Japan will ask other Group of Seven industrialized nations to agree on the need to mention the complete denuclearization of North Korea in a joint communique to be issued after their leaders' summit later this week in Canada, government sources said Tuesday.

Tokyo also hopes that the G-7 communique will call for an immediate resolution of the abduction of Japanese nationals by North Korea in the 1970s and 1980s, the sources said.

Japan, the United States and South Korea have urged North Korea to take concrete steps in "a complete, verifiable and irreversible manner."

Prime Minister Shinzo Abe hopes the G-7 will demonstrate its readiness to contribute to the success of the unprecedented U.S.-North Korean summit on June 12 in Singapore, the sources said.

Abe will visit Washington for talks with President Donald Trump before joining the two-day G-7 summit from Friday in Quebec's Charlevoix.

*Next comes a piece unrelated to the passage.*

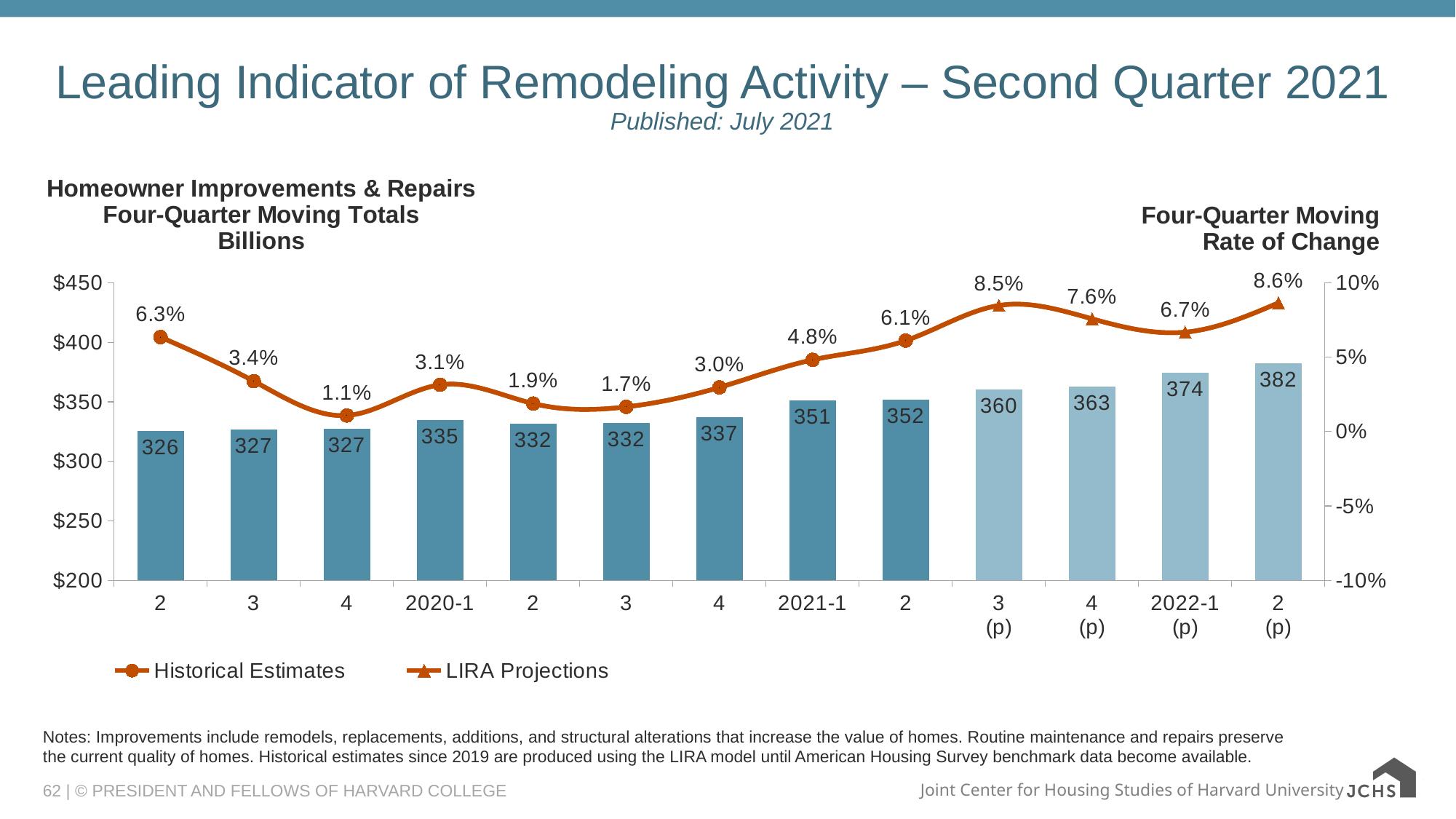
What is the projected four-quarter moving total for 2022-1 (p)? 374 What kind of chart is this? Combined bar and line chart Which quarter has the highest four-quarter moving rate of change? 2 (p) (2022), 8.6% What is the four-quarter moving rate of change for 2020-1? 3.1% What is the four-quarter moving total (in billions) for 2021-1? 351 Which is larger, the rate of change for 3 (p) of 2021 or for 4 (p) of 2021? 3 (p), 8.5% Which quarter has the lowest four-quarter moving rate of change? 4 (2019), 1.1% What are the two entries in the legend? Historical Estimates and LIRA Projections What is the difference between the four-quarter moving totals for 2 (p) of 2022 and 2021-1? 31 How many quarters are shown on the x axis? 13 How many series does the legend list? 2 Which quarter has the highest four-quarter moving total? 2 (p) (2022), 382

During a meeting with Trump at the White House on Thursday, Abe will seek to coordinate their policies toward Pyongyang ahead of the summit between the U.S. president and North Korea leader Kim Jong Un.

For the summit in Canada, the Japanese government maintained in preparatory talks with its G-7 peers that the group should pledge to work to realize the dismantlement of arsenals of weapons of mass destruction, including nuclear, chemical and biological weapons as well as ballistic missiles, the sources said.

The leaders from Britain, Canada, France, Germany, Italy, Japan and the United States used a similar expression in the joint communique released after their summit in Italy last year, saying, "North Korea must...abandon all nuclear and ballistic missile programs in a complete, verifiable and irreversible manner."

[KNS/Kyodo]

A joint communique issued after a G-7 foreign ministers' meeting in April in Toronto said "we are committed to maintaining maximum pressure," using a term Trump and Abe have repeatedly used.

Last week, after meeting with Kim Yong Chol, a close aide to the North Korean leader, at the White House, Trump said he does not want to use the term anymore, while saying economic sanctions will stay in place.

Abe is expected to confirm the president's true intention, before making a decision whether to request such wording in the G-7 summit communique, the sources said.

As Canada, which holds the rotating presidency of the G-7, seeks to make this year's communique shorter, Tokyo is discussing with Ottawa so that the North Korean part would not be reduced.